■ Exercise prompt ■
Reproduce the autism parenting blog below word for word, from "The reality is that" to "to adjust to.".

■ Page extract ■
Start of Block
Living with Autism: A Parent's Perspective

A Parent's look at Dealing with an Autistic Child

About this blog

Welcome to our blog. Here Michelle and I (Carl) will try over time to give you an idea of the struggles and the triumphs of raising an autistic child. He is lovable and happy most of the time but is basically nonverbal and nonsocial. He is getting better with time and a lot of effort on our part (and on his) and this journey we will try to explain as we go along

The major issue with having an autism diagnosis is that there is a belief amongst many that this classification pigeon holes the individual into a little tiny niche where now all is understood. Wrong

 

The present classification for Autism is so broad that an Autism diagnosis can actually limit your potential because most people can no longer point to any single issue that exemplifies autism.

 

Autistic Individuals are now either high functioning or low functioning, they are either socially adept or they are not etc. but even this is not realistically the case. Amongst autistic individuals instead of taking a string and saying you are here on the scale you realistically take a cube and point to a single space inside that cube and say this is where you exist on the scale. What it means is that instead of a single point of reference there is many including behavioural, social, verbal, intelligence and even more.

 

Most people want to pigeon hole autistics similar into a single type and because there are a few high functioning individuals who have achieved good positions they are considered to be the “normal” amongst autistics (the belief being that all autistics therefore can achieve these positions or functionalities) when the reality is these are the exceptions (the rare few who are impact slightly by their autism but still able to hold a solid decent paying position and function fairly close to human normal to the human perception).

 

The reality is that the vast majority of autistic individuals will be at best able to function with assisted care at best and more likely will live with their parents till the parents die of old age, simply because they could never function properly on their own. What is to become of these autistic individuals when their parent dies? Most people never think that far as to realize that there is absolutely no programs in place to handle these individuals when the time comes. And more then that most people do not realize that they can not simply be plugged into a siblings life and care because the requirements for their care is likely beyond the capabilities of those siblings to adjust to.

 

Remember most parents of autistic children have made adjustments to their lives since their children were in their infancy. There are programs to involve them in while they are still pre school and the school system has programs till they graduate (depending on your jurisdiction) and many parents make extreme sacrifices in their careers for the rest of their lives to be able to care for their children, and to ask a sibling to take on these sacrifices is extremely difficult because their lives are not adjusted in that direction already.
End of Block
■ Data below ■
Start of Block
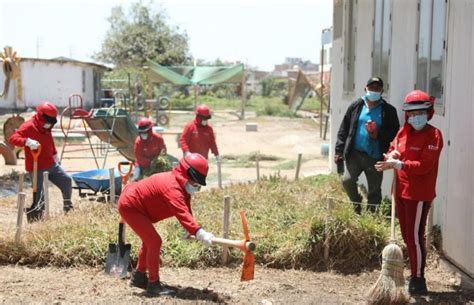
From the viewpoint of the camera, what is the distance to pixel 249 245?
17.7 feet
End of Block
■ Your solution ■
The reality is that the vast majority of autistic individuals will be at best able to function with assisted care at best and more likely will live with their parents till the parents die of old age, simply because they could never function properly on their own. What is to become of these autistic individuals when their parent dies? Most people never think that far as to realize that there is absolutely no programs in place to handle these individuals when the time comes. And more then that most people do not realize that they can not simply be plugged into a siblings life and care because the requirements for their care is likely beyond the capabilities of those siblings to adjust to.